▸ PARTS OF THE EXERCISE:
1. In the Monte Carlo π examples, why are GCC and Clang users pointed to the flags -O3 and -march=native for the AVX2 version?
2. Write out the part of the Monte Carlo π examples from "auto samples_in_circle = _mm256_setzero_si256();" up to and including "inside the circle.", word for word.

▸ TEXT SHOWN:

= = = = =

Examples¶
Scalar Monte Carlo π¶
#include <iostream>
//
#include <pxart/pxart.hpp>
int main(){
constexpr int samples = 100'000'000;
int result = 0;
pxart::mt19937 rng{};
for (auto i = samples; i > 0; --i){
const auto x = pxart::uniform<float>(rng);
const auto y = pxart::uniform<float>(rng);
result += (x*x + y*y <= 1);
}
std::cout << "pi = " << 4.0f * result / samples << "\n";
}
AVX2 Monte Carlo π¶
The following code has to be compiled with AVX2 support. For GCC and Clang, the easiest method may be to use compilation flags -O3
and -march=native
.
#include <iostream>
//
#include <pxart/pxart.hpp>
int main() {
const int samples = 10'000'000;
pxart::simd256::mt19937 rng{};
// Initialize vectorized buffer to count the samples that lie inside the
// circle for every component.
auto samples_in_circle = _mm256_setzero_si256();
// Iterate over all samples by using the length of the SIMD register.
for (auto i = samples; i > 0; i -= 8) {
// Generate vectorized samples by using pxart.
const auto x = pxart::simd256::uniform<float>(rng);
const auto y = pxart::simd256::uniform<float>(rng);
// Test if samples lie inside the circle.
const auto radius = _mm256_add_ps(_mm256_mul_ps(x, x), _mm256_mul_ps(y, y));
const auto mask = _mm256_castps_si256(
_mm256_cmp_ps(radius, _mm256_set1_ps(1.0f), _CMP_LE_OQ));
// Add mask to the samples inside the circle for every component.
samples_in_circle = _mm256_add_epi32(
samples_in_circle, _mm256_and_si256(_mm256_set1_epi32(1), mask));
}
// Sum up all components and scale to estimate pi.
samples_in_circle = _mm256_hadd_epi32(samples_in_circle, samples_in_circle);
samples_in_circle = _mm256_hadd_epi32(samples_in_circle, samples_in_circle);
const auto pi = 4.0f *
(reinterpret_cast<uint32_t*>(&samples_in_circle)[0] +
reinterpret_cast<uint32_t*>(&samples_in_circle)[4]) /
samples;
std::cout << "pi = " << pi << '\n';
}
Last update: January 18, 2021

= = = = =

Rows of box annotation data:
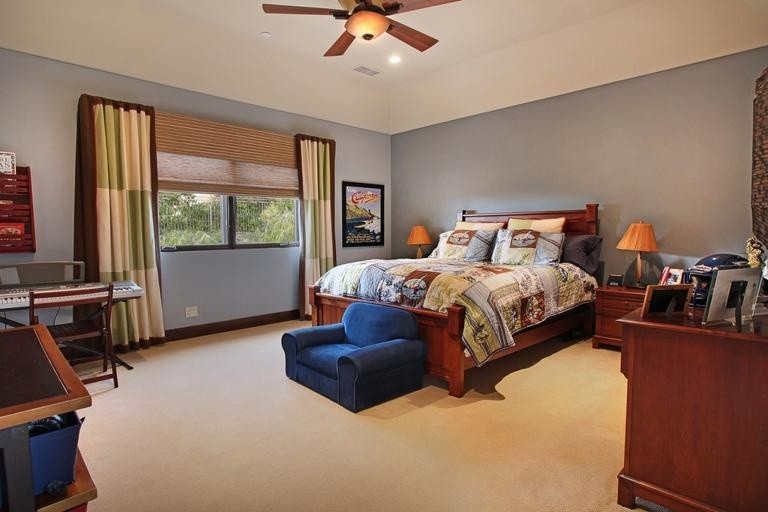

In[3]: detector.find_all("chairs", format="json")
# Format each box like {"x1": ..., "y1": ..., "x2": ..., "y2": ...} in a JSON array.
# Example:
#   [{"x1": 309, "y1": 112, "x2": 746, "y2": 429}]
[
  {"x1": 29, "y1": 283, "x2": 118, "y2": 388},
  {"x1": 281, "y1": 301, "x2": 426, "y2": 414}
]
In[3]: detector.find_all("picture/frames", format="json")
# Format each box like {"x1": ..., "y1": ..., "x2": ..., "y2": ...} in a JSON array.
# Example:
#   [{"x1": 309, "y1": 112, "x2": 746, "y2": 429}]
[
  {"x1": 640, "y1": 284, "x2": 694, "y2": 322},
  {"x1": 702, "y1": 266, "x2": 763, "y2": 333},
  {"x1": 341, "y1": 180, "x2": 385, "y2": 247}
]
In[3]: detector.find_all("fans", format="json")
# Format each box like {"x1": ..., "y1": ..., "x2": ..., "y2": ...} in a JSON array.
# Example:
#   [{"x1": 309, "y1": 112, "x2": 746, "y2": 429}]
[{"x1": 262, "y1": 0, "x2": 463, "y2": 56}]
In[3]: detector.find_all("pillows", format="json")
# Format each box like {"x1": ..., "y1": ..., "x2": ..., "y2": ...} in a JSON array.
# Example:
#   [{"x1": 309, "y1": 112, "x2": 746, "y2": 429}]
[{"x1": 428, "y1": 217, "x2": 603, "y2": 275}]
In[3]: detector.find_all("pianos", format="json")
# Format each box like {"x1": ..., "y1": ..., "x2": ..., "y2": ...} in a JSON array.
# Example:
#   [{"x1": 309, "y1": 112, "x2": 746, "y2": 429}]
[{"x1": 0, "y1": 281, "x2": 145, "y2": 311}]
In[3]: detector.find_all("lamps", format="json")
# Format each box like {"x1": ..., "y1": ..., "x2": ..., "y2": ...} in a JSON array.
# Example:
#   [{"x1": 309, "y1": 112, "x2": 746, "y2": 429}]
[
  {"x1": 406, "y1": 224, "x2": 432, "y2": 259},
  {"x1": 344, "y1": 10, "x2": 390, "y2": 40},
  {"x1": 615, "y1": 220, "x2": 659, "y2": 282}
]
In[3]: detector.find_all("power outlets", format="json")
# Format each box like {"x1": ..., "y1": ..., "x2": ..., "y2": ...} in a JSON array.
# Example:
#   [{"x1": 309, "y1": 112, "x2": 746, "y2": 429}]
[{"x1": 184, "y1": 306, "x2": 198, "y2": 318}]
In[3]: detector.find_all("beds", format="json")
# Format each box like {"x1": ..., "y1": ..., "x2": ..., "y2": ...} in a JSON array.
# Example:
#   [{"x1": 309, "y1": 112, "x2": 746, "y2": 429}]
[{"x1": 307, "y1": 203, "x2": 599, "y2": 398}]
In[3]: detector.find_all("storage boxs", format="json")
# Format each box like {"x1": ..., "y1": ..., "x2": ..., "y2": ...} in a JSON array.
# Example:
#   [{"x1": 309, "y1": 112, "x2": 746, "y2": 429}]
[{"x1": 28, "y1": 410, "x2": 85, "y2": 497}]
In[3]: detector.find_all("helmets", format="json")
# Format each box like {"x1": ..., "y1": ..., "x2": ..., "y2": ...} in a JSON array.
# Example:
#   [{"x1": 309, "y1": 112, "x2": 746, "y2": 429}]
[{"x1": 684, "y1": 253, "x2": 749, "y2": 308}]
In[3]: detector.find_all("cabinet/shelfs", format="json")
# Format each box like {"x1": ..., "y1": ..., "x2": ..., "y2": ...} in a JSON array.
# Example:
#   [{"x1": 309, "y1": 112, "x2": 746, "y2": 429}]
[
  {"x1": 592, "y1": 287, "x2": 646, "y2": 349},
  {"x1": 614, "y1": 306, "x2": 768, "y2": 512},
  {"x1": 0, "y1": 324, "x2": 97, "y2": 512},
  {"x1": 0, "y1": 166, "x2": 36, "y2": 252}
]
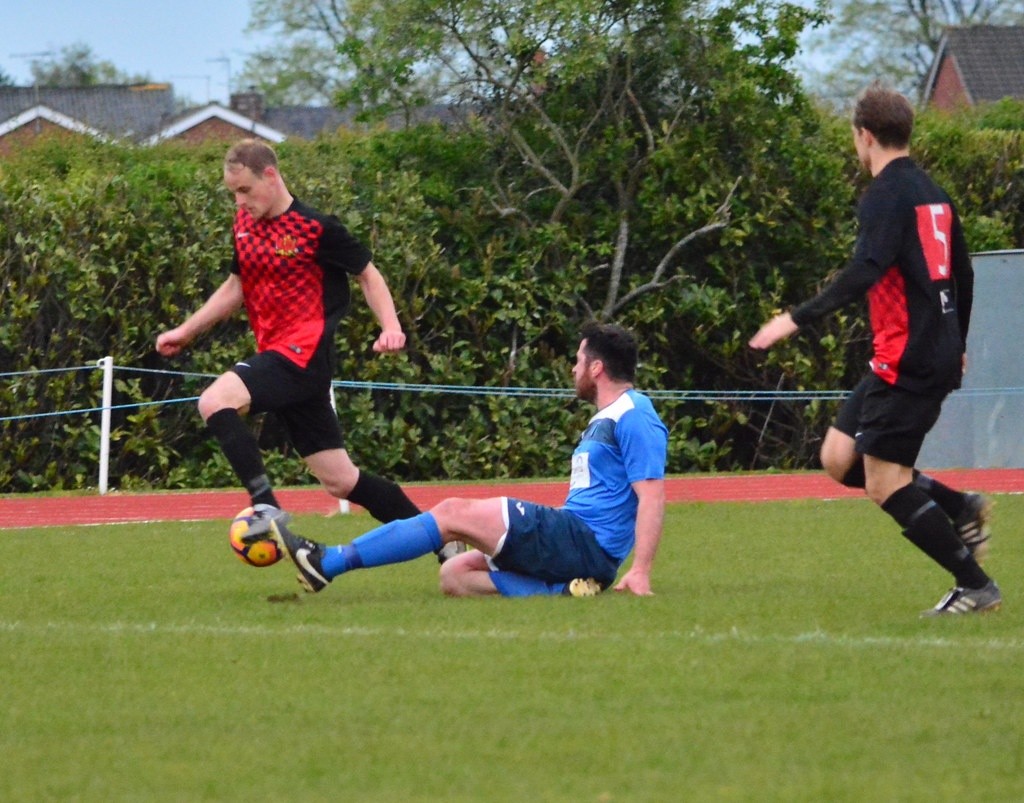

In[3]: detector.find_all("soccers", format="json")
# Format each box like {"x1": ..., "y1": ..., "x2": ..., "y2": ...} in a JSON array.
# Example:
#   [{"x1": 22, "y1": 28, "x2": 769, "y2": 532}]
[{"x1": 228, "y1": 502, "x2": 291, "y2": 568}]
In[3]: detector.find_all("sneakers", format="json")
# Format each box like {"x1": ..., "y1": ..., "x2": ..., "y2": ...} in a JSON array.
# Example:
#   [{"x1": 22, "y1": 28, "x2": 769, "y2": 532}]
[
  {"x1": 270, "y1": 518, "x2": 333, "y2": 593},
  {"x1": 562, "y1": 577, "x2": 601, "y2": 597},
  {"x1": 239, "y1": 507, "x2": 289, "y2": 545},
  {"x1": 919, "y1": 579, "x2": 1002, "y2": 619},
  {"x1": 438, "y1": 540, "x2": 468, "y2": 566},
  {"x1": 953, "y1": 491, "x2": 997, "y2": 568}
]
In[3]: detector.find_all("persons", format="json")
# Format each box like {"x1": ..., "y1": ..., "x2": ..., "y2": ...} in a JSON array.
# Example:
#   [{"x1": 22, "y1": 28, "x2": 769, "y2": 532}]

= = = = =

▸ RESPONSES FOR EACH TASK:
1. The AVX2 code has to be compiled with AVX2 support. For GCC and Clang, using the flags -O3 and -march=native may be the easiest way to get that support.

2.
auto samples_in_circle = _mm256_setzero_si256();
// Iterate over all samples by using the length of the SIMD register.
for (auto i = samples; i > 0; i -= 8) {
// Generate vectorized samples by using pxart.
const auto x = pxart::simd256::uniform<float>(rng);
const auto y = pxart::simd256::uniform<float>(rng);
// Test if samples lie inside the circle.